→ Objective
Render the material from its start through the line containing "3.39 meters" as a Markdown table with the columns Row and Line, numbering each row and omitting blank lines.

(Source records)

---*---

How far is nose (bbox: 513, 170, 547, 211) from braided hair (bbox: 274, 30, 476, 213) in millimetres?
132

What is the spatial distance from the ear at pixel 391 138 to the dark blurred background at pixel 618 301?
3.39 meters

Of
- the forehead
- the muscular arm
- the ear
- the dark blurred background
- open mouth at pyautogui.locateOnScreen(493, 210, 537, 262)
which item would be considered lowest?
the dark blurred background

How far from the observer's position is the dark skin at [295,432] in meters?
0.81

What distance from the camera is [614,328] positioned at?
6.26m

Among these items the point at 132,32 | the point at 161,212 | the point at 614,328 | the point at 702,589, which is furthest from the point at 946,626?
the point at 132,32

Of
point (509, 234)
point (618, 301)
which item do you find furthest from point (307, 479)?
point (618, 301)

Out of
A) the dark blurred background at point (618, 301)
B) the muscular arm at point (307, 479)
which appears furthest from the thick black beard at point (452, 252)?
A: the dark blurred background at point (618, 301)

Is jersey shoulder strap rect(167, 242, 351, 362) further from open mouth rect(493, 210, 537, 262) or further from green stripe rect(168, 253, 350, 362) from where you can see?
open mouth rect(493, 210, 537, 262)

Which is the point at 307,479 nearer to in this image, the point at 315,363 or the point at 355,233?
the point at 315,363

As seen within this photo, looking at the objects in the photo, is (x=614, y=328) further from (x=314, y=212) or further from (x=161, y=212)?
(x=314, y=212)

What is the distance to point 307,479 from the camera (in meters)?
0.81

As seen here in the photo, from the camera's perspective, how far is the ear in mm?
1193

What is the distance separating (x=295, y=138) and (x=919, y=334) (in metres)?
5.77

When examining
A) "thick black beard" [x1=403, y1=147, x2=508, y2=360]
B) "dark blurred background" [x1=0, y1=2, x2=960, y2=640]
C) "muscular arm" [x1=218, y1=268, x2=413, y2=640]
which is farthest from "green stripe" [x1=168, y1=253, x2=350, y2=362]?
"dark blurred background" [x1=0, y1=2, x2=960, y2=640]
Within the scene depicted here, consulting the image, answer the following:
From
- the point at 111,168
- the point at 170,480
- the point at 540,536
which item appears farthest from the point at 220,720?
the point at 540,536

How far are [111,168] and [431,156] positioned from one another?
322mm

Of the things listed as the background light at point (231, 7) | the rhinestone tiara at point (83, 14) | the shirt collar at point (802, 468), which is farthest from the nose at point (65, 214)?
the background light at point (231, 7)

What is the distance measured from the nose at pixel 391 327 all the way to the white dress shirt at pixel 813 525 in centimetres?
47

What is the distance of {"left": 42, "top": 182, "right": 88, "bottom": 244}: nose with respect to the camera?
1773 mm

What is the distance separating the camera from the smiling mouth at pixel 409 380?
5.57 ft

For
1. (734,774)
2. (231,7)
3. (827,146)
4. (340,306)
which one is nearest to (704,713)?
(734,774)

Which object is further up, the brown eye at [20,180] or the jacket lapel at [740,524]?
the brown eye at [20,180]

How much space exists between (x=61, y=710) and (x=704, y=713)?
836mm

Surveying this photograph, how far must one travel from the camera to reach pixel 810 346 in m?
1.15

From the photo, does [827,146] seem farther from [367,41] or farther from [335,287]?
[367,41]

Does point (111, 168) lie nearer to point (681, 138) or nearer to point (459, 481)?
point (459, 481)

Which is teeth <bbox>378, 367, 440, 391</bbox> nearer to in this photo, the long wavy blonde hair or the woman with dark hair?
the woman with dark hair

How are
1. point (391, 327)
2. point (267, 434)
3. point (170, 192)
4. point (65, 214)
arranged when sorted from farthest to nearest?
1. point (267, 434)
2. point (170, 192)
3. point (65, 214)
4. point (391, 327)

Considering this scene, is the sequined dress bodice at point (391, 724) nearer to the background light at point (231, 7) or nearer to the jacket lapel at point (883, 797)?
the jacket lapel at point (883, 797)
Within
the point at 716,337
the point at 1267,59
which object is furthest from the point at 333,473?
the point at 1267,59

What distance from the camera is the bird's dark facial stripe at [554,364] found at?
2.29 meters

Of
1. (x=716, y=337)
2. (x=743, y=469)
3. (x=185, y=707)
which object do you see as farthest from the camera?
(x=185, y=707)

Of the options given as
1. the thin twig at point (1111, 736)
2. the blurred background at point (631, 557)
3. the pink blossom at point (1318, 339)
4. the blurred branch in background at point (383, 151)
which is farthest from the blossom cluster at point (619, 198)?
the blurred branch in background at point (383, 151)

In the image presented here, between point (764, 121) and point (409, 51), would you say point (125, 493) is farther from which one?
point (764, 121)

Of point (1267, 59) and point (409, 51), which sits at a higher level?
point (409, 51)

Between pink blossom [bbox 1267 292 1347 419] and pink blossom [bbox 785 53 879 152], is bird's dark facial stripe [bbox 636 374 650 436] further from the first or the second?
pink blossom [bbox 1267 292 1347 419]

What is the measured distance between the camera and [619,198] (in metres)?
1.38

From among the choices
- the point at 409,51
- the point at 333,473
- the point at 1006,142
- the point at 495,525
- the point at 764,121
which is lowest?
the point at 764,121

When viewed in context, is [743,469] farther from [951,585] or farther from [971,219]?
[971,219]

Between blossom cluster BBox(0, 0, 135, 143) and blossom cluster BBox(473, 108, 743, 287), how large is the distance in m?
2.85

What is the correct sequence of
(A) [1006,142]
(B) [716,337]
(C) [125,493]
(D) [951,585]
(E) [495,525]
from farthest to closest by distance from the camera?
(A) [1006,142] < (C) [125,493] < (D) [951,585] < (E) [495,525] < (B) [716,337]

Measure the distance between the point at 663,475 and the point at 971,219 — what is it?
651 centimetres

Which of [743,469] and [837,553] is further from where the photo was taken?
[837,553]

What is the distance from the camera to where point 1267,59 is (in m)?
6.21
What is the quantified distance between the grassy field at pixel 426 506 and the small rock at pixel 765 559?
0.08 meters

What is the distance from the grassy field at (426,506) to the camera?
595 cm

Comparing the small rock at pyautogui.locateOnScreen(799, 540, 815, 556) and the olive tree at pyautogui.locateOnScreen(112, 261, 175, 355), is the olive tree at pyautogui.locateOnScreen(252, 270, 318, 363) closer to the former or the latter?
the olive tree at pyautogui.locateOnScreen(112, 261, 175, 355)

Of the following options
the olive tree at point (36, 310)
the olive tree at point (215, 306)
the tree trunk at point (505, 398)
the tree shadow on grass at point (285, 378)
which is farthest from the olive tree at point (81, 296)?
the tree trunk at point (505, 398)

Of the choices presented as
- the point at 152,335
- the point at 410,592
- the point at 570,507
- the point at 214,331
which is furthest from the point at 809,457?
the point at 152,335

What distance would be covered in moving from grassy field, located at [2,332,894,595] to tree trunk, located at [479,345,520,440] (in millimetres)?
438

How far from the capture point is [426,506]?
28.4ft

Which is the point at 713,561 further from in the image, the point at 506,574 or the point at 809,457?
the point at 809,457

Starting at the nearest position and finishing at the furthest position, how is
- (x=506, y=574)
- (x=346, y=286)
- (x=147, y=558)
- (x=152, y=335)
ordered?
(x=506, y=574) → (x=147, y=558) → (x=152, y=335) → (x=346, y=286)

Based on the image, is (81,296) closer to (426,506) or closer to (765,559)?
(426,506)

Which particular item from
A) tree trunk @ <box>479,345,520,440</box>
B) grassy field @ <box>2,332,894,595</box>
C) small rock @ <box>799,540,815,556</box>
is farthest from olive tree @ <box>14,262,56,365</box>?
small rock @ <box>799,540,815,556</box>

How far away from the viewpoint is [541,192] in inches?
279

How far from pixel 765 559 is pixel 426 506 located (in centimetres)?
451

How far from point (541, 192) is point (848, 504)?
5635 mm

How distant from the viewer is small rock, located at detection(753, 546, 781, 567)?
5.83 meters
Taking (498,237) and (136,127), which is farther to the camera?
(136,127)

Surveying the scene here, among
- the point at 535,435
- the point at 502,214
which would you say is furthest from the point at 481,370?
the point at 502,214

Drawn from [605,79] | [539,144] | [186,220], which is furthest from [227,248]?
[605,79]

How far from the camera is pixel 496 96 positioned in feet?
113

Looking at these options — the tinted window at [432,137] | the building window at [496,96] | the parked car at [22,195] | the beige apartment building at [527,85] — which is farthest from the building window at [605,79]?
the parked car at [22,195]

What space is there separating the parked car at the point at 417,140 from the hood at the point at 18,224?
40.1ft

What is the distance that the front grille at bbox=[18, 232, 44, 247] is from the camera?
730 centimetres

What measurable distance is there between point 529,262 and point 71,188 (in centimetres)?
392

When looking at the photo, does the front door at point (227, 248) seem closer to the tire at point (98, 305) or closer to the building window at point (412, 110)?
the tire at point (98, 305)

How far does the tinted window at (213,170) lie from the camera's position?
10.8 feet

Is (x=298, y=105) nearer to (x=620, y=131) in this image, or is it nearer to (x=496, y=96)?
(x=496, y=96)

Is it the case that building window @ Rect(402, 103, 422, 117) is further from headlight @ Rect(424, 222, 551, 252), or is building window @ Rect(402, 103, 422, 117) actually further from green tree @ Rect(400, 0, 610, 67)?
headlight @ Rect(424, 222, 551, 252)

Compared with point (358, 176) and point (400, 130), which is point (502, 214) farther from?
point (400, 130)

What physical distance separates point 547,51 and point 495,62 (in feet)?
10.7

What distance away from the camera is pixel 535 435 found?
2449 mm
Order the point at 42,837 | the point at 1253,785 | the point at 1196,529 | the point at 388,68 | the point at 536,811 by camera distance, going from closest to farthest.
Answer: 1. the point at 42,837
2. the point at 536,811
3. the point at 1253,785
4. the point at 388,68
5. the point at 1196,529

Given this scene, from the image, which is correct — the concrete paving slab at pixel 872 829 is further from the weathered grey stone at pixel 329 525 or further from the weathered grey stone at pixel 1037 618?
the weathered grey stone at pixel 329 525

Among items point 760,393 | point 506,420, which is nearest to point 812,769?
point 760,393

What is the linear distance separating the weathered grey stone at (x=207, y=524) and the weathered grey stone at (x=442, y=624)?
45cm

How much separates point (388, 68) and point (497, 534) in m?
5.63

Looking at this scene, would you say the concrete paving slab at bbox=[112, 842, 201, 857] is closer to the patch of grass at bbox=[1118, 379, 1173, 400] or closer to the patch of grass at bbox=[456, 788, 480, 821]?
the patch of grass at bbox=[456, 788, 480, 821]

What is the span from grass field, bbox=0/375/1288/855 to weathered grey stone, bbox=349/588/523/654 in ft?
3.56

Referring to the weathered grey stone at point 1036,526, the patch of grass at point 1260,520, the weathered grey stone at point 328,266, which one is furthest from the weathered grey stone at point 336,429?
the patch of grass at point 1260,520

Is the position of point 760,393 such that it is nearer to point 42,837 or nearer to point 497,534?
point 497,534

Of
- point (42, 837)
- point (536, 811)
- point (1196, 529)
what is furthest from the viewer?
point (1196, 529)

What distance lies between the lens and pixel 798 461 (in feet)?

---*---

→ The answer
| Row | Line |
|---|---|
| 1 | How far is nose (bbox: 513, 170, 547, 211) from braided hair (bbox: 274, 30, 476, 213) in millimetres? |
| 2 | 132 |
| 3 | What is the spatial distance from the ear at pixel 391 138 to the dark blurred background at pixel 618 301? |
| 4 | 3.39 meters |